A former scoutmaster, Thomas J. Menghi Jr., admitted that he was drunk when he would molest Boy Scouts in the decade of the 1970s. During that era, Menghi was in his 20s, working as a Tupperware deliveryman and living in a motel in Fayetteville. He would invite boys from Troop 786 as young as 11 to ride with him on his delivery route. He would ask the boys to spend the night in his room so they could start early the next morning.
“Yes, I abused kids,” Menghi, now 69, said during an Associated Press interview. “But just how many and other details I can’t remember. It was a long time ago and I was in a fog.”
Last week, a court order made ‘perversion files’ kept by the Boy Scouts of America public. There are close to 14,500 pages of these files. The file on Menghi provides details of how the Scout officials investigated the claims, removed him from the Scouts and then kept from reporting the crimes to law enforcement. There were even parents who were not told about the abuse of their children.
When Menghi was 25 he decided that he wanted to give back to the organization that he was a member of as a child. He said that the longer he was alone with boys his ‘dark side’ came out. “What I did was wrong,” Menghi said. “I’m not making any excuses. But I was a heavy drinker and did pot every once in a while.”

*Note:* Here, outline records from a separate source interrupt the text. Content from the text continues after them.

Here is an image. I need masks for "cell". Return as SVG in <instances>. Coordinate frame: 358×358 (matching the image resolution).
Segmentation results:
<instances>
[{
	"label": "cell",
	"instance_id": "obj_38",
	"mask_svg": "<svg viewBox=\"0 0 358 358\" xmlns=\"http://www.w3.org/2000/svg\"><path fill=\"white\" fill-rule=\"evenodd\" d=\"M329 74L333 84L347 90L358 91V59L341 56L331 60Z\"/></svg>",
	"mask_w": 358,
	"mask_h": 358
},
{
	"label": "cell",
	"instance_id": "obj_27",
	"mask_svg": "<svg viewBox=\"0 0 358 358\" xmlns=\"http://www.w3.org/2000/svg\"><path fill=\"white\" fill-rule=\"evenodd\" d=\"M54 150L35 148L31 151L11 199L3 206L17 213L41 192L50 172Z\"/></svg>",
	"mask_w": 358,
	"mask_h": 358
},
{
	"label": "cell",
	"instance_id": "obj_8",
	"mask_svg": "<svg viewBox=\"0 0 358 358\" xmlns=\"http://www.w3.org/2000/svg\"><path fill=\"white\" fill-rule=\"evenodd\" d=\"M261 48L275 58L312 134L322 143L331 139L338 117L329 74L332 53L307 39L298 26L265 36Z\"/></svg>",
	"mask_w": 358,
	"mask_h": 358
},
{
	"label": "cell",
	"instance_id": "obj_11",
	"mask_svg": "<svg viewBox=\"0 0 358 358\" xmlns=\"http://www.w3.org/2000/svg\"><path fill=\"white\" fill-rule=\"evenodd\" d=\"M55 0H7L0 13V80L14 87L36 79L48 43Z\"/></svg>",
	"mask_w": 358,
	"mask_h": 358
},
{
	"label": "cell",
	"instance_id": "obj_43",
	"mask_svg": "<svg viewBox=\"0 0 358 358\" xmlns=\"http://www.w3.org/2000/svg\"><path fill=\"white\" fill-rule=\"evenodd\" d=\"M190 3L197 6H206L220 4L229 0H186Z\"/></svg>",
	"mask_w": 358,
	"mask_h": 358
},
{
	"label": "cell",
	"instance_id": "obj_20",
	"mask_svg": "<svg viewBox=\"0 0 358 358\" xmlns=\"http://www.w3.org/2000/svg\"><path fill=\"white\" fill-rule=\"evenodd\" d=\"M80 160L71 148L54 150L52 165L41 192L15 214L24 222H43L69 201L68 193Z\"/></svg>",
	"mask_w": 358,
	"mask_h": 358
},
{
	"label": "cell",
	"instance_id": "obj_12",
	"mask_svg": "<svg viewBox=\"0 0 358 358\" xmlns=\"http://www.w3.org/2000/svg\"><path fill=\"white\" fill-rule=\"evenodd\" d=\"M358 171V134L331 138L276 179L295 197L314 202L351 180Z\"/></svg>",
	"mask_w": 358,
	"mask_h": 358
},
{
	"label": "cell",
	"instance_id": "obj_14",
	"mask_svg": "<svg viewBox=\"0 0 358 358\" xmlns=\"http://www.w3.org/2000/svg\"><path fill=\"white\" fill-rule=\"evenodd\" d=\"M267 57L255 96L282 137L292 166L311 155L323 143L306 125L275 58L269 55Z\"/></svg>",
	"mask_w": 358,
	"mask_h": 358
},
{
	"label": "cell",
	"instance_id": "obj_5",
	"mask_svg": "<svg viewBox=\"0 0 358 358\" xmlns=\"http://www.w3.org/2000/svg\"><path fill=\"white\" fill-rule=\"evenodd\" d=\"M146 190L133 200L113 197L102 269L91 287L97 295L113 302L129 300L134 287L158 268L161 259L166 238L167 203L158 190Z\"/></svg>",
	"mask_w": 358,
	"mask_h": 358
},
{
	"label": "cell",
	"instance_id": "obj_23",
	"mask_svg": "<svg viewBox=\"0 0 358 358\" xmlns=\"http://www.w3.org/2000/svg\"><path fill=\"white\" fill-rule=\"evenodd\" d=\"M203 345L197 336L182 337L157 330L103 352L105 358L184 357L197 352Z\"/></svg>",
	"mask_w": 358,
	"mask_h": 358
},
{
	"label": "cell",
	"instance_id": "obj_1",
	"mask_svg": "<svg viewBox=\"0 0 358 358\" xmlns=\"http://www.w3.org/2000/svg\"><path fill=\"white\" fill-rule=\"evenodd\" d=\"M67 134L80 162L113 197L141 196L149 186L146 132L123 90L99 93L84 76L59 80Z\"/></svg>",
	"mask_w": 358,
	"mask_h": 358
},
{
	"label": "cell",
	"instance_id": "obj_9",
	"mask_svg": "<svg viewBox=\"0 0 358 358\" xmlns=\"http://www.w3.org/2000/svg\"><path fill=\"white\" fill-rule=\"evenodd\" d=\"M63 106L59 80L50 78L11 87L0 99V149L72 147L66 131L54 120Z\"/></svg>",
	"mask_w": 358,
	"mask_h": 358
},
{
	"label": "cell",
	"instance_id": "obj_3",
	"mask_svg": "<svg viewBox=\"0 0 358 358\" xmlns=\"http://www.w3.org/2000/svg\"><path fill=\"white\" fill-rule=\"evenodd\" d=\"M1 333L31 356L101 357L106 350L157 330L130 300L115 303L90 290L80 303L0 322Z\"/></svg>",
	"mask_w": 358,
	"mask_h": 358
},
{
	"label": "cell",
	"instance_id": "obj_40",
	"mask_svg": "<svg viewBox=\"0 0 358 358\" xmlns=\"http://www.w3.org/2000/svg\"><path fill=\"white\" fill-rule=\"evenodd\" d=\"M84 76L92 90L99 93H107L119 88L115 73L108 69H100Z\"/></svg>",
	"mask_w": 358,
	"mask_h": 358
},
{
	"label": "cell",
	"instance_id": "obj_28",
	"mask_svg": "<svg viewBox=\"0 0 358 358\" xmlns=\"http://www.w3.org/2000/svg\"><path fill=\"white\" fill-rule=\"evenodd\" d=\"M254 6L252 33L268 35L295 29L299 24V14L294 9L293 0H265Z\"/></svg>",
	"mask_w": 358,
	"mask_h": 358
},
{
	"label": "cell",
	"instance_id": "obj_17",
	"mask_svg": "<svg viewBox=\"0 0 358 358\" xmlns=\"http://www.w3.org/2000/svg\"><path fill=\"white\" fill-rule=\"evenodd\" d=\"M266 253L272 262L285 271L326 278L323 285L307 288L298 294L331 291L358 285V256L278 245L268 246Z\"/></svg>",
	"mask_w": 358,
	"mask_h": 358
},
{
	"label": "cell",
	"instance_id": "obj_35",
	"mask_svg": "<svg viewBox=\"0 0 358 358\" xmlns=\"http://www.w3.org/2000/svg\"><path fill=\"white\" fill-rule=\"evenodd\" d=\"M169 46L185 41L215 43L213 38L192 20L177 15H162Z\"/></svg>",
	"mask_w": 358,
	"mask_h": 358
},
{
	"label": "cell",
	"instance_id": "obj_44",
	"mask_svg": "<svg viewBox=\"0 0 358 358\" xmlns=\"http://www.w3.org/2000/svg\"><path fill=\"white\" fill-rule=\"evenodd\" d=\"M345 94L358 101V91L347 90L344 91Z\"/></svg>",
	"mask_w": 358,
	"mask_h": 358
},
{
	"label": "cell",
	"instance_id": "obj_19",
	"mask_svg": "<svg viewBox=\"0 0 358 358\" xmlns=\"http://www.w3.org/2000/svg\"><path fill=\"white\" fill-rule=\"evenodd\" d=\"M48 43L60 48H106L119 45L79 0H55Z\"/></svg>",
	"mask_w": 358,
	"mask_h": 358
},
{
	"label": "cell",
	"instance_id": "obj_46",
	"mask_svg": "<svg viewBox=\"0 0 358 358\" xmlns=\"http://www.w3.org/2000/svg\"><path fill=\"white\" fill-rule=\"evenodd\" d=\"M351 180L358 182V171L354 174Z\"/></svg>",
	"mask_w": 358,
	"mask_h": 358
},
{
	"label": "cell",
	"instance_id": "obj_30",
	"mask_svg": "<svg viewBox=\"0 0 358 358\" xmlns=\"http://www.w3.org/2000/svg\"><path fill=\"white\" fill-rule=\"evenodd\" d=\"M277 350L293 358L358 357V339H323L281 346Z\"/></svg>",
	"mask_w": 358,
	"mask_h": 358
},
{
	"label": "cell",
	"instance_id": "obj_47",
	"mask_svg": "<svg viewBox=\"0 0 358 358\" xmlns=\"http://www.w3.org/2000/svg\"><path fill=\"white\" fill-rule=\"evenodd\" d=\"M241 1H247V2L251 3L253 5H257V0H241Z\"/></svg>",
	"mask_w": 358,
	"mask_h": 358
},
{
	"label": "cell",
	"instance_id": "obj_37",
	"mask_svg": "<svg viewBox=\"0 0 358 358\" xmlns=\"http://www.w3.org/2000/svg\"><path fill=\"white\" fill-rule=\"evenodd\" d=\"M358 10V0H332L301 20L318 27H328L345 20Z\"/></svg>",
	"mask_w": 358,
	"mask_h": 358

The perversion file on Menghi says that a father of two brothers, 11 and 12, from his Troop contacted Scout officials about allegations of abuse in 1974. The boys were talking one day about what goes on in Menghi’s motel room and their older sister heard the conversation. There were other parents who reported the abuse as well.
Kia Kim District Scout Executive George F. Hardwick Sr. wrote a memo after interviewing parents that said Menghi abused close to 10 boys. Hardwick and other officials met with Menghi and banned him from the Scouts.

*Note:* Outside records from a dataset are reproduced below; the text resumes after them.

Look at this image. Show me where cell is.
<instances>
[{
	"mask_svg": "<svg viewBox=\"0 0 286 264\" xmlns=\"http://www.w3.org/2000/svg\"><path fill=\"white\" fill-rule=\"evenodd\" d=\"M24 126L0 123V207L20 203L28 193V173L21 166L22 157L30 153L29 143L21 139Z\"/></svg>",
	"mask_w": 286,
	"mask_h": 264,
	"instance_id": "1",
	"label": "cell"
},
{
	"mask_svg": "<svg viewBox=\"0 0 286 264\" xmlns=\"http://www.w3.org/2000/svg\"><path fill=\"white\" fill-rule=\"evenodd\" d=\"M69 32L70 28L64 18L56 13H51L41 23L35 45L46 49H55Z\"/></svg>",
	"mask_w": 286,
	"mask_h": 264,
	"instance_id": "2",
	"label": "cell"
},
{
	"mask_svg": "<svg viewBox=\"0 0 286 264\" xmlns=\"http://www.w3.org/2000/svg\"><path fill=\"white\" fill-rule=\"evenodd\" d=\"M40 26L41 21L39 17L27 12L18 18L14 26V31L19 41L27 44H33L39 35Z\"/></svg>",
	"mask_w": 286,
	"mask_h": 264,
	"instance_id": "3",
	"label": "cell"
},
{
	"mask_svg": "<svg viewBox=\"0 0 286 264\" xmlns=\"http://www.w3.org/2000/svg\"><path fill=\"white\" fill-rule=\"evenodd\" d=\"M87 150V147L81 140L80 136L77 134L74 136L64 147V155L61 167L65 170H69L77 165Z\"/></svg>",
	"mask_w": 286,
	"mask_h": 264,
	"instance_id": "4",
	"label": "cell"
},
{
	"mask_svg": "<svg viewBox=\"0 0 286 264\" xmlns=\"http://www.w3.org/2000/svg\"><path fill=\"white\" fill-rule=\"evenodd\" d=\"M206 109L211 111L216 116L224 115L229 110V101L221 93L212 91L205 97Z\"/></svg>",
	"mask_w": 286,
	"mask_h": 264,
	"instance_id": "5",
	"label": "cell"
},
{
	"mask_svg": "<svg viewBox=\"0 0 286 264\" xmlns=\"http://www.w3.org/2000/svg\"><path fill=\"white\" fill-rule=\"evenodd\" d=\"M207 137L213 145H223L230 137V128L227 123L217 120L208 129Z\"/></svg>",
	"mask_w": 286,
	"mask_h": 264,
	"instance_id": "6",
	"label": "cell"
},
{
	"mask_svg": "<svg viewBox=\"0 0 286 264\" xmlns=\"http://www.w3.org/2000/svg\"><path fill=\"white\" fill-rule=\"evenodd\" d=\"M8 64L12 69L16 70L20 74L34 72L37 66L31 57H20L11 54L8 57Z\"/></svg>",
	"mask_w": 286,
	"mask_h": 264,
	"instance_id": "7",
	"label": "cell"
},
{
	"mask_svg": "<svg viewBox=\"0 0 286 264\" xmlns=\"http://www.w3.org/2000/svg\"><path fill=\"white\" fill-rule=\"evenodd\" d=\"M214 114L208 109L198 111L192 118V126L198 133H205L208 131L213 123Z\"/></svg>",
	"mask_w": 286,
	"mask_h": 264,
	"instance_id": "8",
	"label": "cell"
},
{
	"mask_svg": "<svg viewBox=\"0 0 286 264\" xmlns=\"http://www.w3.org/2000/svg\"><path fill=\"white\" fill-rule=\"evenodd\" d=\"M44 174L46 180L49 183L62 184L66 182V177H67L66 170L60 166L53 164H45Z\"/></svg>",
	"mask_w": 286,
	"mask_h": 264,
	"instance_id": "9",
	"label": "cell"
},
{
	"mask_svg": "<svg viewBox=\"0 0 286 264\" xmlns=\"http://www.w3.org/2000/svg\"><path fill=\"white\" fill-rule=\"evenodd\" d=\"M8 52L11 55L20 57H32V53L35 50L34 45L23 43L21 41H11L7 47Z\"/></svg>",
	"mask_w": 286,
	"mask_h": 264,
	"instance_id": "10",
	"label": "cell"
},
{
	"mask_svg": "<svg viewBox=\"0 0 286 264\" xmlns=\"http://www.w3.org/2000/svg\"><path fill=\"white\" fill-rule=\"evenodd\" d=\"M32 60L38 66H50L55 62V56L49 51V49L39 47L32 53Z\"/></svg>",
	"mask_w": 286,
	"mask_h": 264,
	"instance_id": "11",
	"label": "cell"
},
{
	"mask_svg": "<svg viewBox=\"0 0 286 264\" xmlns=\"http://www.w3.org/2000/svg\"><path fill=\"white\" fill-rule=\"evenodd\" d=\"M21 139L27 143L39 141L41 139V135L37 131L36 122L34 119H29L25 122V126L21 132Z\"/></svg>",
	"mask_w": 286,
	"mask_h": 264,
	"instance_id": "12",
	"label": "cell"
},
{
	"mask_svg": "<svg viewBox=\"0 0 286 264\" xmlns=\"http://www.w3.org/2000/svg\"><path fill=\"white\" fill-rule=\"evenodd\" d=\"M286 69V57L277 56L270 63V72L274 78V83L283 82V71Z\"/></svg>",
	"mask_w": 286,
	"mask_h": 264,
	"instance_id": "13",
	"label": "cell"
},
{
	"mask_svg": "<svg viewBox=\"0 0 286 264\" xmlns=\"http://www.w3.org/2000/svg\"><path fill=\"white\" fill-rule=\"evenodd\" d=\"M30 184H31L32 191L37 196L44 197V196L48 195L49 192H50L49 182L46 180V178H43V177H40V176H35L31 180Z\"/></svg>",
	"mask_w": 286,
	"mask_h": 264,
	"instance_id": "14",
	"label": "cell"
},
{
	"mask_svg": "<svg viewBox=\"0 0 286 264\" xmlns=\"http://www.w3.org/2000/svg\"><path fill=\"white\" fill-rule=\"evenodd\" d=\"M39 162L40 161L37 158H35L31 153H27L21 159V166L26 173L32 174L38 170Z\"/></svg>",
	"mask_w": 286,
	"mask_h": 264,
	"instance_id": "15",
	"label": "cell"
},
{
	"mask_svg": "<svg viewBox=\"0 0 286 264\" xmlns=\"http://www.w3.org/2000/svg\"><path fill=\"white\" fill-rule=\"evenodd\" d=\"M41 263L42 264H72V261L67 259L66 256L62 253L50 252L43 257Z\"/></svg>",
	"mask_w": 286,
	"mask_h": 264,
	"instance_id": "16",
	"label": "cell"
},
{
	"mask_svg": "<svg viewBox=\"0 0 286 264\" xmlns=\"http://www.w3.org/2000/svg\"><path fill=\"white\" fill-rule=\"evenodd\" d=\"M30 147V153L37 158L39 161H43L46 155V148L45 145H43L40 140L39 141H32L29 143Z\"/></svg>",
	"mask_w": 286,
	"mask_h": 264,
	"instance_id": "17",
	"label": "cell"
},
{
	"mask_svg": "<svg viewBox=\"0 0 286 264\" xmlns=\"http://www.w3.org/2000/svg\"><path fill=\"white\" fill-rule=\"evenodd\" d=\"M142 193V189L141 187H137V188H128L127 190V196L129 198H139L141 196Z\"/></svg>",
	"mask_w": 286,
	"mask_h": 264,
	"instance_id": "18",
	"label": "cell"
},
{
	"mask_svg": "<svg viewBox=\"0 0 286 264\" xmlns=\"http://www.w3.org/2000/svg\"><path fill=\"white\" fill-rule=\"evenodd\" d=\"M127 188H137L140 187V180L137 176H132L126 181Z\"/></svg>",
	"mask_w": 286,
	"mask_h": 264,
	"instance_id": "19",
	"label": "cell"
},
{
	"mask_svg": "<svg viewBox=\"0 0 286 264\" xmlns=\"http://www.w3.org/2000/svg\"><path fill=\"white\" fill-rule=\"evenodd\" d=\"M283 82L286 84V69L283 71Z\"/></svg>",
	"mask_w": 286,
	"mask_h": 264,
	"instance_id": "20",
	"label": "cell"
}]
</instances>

“The biggest thing was to get the guy out of scouting and away from our boys,” said George Heib, 86, who was at the meeting with Menghi. “Putting the boys through all the trauma of having to go to court and trial and all the stuff like that, I didn’t think it was worth it. Of course, the publicity wouldn’t be good for scouting, either.”
Paul I. Ernst was the head of the Scouts perversion files at the time of the Menghi abuse and he wrote, “Normally, we do not suggest that any legal action be instituted by parents. If they desire to do this on their own they certainly should bring about any action they feel necessary. Certainly in this case, there is every indication that legal action is justified.”